*頁面*
....

技術標籤：LeetCodeC++c++leetcode演算法

Number of Provinces

There are n cities. Some of them are connected, while some are not. If city a is connected directly with city b, and city b is connected directly with city c, then city a is connected indirectly with city c.

A province is a group of directly or indirectly connected cities and no other cities outside of the group.

You are given an n x n matrix isConnected where isConnected[i][j] = 1 if the ith city and the jth city are directly connected, and isConnected[i][j] = 0 otherwise.

Return the total number of provinces.

Example 1:

Input: isConnected = [[1,1,0],[1,1,0],[0,0,1]]
Output: 2

Example 2:

Input: isConnected = [[1,0,0],[0,1,0],[0,0,1]]
Output: 3
 

Constraints:

• 1 <= n <= 200
• n == isConnected.length
• n == isConnected[i].length
• isConnected[i][j] is 1 or 0.
• isConnected[i][i] == 1
• isConnected[i][j] == isConnected[j][i]

並查集：

​ 這是一道明顯到不能再明顯的並查集的題目。

​ 有 n 個城市，其中一些彼此相連，另一些沒有相連。如果城市 a 與城市 b 直接相連，且城市 b 與城市 c 直接相連，那麼城市 a 與城市 c 間接相連。

​ 省份是一組直接或間接相連的城市，組內不含其他沒有相連的城市。

​ 使用鄰接矩陣來儲存無向圖。

​ 我的程式碼中用類實現了並查集的合併和查詢操作，查詢操作完成了路徑壓縮。

class DSU
{
    private:
        int n;
        vector<long> f;
    public:
        DSU(int N){
            n = N;
            f.resize(n, 1);
            for(int i=0; i<n; i++)
                f[i] = i;
        }
        int find(int x){
            if(x != f[x])
                f[x] = find(f[x]);
            return f[x];
        }
        void unionset(int x, int y){
            x = find(x);
            y = find(y);
            if(x == y)
                return;
            f[x] = y;
        }
};

class Solution {
public:
    int findCircleNum(vector<vector<int>>& isConnected) {
        int n = isConnected.size();
        DSU dsu(n);
        set<int> s;
        for(int i=0; i<n; i++){
            for(int j=i+1; j<n; j++)
                if(isConnected[i][j])
                    dsu.unionset(i, j);
        }
        for(int i=0; i<n; i++)
            s.insert(dsu.find(i));
        return s.size();
    }
};

....

*給定清單*
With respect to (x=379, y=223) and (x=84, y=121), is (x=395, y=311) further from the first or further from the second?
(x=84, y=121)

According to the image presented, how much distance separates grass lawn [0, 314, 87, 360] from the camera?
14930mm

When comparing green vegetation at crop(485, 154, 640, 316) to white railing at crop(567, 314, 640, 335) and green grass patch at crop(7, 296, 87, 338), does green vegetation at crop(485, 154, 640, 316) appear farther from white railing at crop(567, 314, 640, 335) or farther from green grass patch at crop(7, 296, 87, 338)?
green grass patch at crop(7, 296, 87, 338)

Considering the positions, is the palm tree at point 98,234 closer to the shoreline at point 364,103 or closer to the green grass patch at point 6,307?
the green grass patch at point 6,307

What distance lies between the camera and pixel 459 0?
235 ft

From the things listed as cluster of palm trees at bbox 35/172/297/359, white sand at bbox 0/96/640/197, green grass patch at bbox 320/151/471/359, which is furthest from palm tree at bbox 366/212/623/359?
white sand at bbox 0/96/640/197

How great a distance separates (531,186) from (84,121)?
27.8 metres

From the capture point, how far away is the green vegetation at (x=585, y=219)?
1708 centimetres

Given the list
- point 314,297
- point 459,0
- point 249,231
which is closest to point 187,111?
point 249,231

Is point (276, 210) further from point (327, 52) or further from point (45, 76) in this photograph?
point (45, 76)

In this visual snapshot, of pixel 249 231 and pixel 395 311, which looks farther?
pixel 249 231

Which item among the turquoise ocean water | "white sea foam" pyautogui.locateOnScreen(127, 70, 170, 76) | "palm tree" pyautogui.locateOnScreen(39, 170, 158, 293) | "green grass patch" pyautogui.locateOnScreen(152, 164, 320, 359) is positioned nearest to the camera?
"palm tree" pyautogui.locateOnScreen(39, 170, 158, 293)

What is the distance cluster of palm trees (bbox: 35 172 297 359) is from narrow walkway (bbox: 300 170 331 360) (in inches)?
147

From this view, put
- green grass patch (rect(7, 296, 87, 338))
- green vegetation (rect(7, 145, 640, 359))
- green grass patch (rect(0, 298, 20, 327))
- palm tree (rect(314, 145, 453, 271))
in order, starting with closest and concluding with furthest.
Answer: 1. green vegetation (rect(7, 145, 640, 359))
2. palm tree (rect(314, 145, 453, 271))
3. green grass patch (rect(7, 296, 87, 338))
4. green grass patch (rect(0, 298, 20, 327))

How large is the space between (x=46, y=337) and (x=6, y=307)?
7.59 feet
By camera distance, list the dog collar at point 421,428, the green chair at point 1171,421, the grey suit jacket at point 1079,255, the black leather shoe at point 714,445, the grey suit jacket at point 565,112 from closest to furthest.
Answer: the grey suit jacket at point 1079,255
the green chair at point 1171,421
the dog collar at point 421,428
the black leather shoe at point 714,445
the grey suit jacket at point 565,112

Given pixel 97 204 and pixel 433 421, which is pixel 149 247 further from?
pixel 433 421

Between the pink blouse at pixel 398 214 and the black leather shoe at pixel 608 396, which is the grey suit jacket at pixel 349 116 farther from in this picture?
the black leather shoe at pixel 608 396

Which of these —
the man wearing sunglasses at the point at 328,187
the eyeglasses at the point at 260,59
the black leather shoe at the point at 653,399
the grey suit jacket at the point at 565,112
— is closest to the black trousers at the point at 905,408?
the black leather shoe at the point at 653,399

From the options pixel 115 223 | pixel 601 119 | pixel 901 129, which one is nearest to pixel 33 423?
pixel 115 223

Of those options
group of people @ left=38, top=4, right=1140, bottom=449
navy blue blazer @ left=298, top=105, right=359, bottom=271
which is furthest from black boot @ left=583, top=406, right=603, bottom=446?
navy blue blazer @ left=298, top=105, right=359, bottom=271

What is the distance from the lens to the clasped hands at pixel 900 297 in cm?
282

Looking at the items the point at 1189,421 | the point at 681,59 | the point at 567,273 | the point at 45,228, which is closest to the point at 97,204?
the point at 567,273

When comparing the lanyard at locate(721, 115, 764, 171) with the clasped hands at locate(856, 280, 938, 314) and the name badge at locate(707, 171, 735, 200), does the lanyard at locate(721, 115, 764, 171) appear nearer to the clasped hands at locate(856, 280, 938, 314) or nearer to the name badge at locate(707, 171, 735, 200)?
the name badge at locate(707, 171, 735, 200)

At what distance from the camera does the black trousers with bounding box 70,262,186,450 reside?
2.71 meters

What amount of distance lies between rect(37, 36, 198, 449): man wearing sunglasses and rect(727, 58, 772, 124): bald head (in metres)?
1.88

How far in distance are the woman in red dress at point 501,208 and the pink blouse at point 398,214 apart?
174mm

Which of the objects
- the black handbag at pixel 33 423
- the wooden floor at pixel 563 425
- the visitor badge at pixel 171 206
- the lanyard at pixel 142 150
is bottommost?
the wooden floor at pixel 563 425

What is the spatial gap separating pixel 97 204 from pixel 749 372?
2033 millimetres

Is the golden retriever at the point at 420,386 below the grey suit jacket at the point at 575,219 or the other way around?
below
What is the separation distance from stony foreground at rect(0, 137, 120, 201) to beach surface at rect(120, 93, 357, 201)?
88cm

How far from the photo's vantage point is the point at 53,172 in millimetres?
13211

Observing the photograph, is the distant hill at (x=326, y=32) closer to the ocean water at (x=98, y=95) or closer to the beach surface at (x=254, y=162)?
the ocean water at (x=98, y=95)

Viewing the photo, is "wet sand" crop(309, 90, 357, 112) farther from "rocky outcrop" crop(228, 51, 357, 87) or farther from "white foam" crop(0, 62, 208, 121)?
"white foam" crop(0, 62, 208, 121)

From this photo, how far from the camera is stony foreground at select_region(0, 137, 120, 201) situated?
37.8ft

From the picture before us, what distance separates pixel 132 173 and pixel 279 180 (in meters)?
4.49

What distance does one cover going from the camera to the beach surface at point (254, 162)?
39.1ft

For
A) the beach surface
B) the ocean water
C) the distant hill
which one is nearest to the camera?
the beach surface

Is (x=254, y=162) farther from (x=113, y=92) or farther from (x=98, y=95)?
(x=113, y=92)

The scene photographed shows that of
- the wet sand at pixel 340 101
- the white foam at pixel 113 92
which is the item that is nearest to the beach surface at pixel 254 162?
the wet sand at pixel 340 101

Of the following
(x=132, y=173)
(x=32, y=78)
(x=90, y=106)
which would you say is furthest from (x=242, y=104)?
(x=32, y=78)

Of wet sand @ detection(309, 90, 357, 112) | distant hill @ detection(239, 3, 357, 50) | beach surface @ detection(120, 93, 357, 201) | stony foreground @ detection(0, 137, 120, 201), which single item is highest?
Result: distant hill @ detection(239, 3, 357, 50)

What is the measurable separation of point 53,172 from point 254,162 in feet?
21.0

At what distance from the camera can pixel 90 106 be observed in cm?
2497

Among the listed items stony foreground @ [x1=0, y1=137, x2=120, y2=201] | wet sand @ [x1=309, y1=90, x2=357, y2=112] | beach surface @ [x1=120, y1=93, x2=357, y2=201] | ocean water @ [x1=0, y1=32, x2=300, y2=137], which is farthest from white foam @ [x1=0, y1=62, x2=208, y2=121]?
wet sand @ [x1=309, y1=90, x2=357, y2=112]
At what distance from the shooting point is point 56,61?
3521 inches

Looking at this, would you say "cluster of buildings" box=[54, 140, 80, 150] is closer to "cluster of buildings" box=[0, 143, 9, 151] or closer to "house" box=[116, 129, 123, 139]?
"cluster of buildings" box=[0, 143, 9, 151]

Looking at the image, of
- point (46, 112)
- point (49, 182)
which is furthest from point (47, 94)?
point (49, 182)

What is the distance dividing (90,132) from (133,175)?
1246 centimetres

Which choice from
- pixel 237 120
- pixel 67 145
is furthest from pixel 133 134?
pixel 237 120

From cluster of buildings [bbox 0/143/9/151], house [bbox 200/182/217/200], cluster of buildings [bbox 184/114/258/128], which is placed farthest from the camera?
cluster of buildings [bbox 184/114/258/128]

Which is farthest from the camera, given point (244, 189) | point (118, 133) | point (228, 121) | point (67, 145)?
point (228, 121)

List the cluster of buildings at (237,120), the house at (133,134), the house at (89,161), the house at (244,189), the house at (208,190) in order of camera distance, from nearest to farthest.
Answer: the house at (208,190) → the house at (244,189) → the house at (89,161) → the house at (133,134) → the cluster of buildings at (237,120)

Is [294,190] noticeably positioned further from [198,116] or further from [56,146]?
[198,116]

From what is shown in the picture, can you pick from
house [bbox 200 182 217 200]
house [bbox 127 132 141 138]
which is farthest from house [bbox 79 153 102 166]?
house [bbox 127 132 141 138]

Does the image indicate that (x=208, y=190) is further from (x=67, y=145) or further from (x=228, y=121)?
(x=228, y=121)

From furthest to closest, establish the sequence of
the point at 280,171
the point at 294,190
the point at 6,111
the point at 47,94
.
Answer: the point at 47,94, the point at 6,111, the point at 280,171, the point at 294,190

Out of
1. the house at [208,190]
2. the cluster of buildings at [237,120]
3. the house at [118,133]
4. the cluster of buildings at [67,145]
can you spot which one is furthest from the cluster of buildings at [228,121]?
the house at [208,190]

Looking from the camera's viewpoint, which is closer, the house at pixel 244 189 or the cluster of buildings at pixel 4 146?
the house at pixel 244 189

....

*題目說明*
請把上方以並查集求解省份數量的頁面一字不改地完整重寫一遍。

*參考答案*
技術標籤：LeetCodeC++c++leetcode演算法

Number of Provinces

There are n cities. Some of them are connected, while some are not. If city a is connected directly with city b, and city b is connected directly with city c, then city a is connected indirectly with city c.

A province is a group of directly or indirectly connected cities and no other cities outside of the group.

You are given an n x n matrix isConnected where isConnected[i][j] = 1 if the ith city and the jth city are directly connected, and isConnected[i][j] = 0 otherwise.

Return the total number of provinces.

Example 1:

Input: isConnected = [[1,1,0],[1,1,0],[0,0,1]]
Output: 2

Example 2:

Input: isConnected = [[1,0,0],[0,1,0],[0,0,1]]
Output: 3
 

Constraints:

• 1 <= n <= 200
• n == isConnected.length
• n == isConnected[i].length
• isConnected[i][j] is 1 or 0.
• isConnected[i][i] == 1
• isConnected[i][j] == isConnected[j][i]

並查集：

​ 這是一道明顯到不能再明顯的並查集的題目。

​ 有 n 個城市，其中一些彼此相連，另一些沒有相連。如果城市 a 與城市 b 直接相連，且城市 b 與城市 c 直接相連，那麼城市 a 與城市 c 間接相連。

​ 省份是一組直接或間接相連的城市，組內不含其他沒有相連的城市。

​ 使用鄰接矩陣來儲存無向圖。

​ 我的程式碼中用類實現了並查集的合併和查詢操作，查詢操作完成了路徑壓縮。

class DSU
{
    private:
        int n;
        vector<long> f;
    public:
        DSU(int N){
            n = N;
            f.resize(n, 1);
            for(int i=0; i<n; i++)
                f[i] = i;
        }
        int find(int x){
            if(x != f[x])
                f[x] = find(f[x]);
            return f[x];
        }
        void unionset(int x, int y){
            x = find(x);
            y = find(y);
            if(x == y)
                return;
            f[x] = y;
        }
};

class Solution {
public:
    int findCircleNum(vector<vector<int>>& isConnected) {
        int n = isConnected.size();
        DSU dsu(n);
        set<int> s;
        for(int i=0; i<n; i++){
            for(int j=i+1; j<n; j++)
                if(isConnected[i][j])
                    dsu.unionset(i, j);
        }
        for(int i=0; i<n; i++)
            s.insert(dsu.find(i));
        return s.size();
    }
};